Task details
Pick out every line in the entries that contains the word "farthest", and copy each of those lines.

Spatial question entries
■ ■ ■ ■

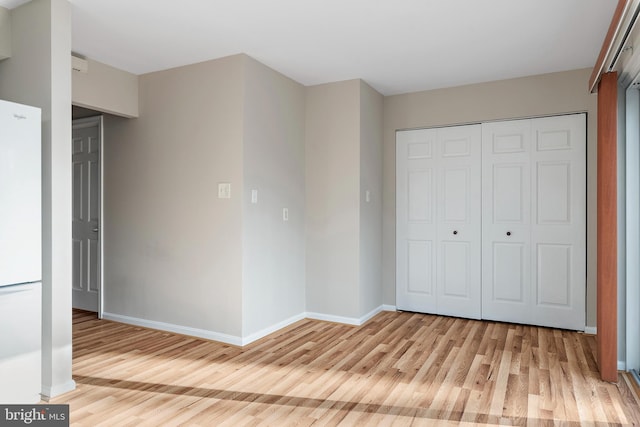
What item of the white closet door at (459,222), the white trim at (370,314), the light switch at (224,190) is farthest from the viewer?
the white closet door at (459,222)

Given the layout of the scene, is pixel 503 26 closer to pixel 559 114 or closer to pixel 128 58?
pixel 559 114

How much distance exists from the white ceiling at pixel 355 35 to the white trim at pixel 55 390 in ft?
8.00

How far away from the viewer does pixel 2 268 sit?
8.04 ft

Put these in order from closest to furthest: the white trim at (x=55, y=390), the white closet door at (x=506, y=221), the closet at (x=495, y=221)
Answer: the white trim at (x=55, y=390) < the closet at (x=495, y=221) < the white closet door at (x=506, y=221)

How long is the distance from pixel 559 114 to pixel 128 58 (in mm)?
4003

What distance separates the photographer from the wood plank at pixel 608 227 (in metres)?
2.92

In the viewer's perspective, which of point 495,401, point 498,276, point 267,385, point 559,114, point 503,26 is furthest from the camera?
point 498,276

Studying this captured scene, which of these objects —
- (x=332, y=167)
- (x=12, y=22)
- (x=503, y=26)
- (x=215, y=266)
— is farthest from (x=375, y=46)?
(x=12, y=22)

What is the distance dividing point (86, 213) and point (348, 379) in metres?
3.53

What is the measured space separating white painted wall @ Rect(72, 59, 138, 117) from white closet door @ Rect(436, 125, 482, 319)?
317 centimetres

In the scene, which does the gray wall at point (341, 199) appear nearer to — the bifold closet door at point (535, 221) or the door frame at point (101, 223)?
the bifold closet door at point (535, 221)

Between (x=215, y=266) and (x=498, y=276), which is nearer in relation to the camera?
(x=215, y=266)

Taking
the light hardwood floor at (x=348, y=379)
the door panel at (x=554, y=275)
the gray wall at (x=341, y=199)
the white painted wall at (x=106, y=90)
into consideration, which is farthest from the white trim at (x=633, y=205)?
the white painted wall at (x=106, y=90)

■ ■ ■ ■

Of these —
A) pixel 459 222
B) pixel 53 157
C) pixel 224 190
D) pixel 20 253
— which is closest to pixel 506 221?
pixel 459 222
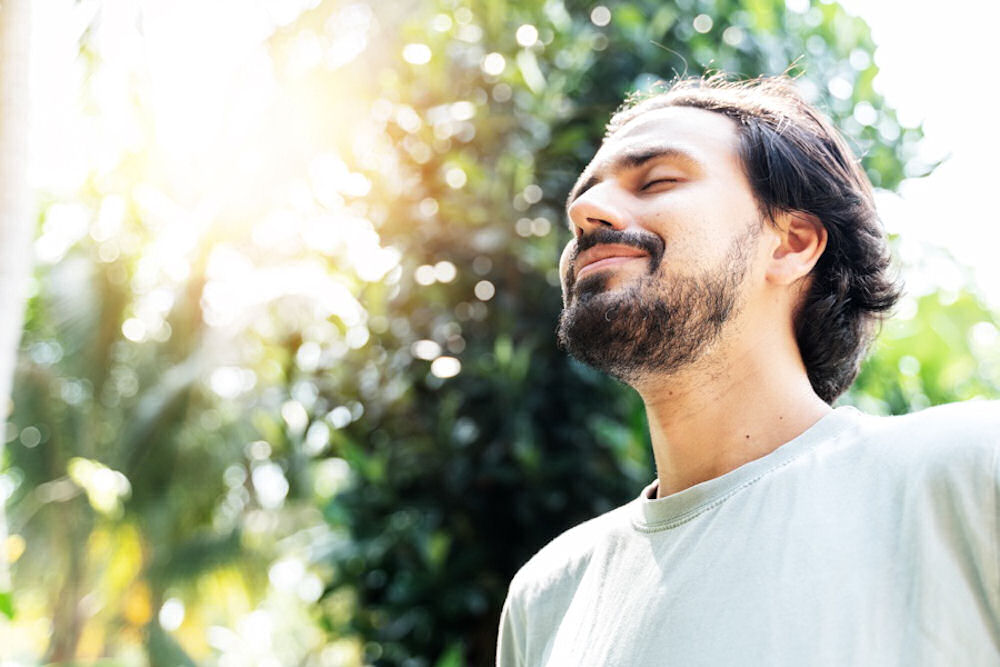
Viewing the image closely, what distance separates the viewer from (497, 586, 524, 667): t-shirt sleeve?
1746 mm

■ ■ ■ ■

Written solution
What item of the white closet door at (459,222), the white trim at (370,314), the light switch at (224,190) is farthest from the viewer?
— is farthest from (x=375, y=46)?
into consideration, which is farthest from the white trim at (x=633, y=205)?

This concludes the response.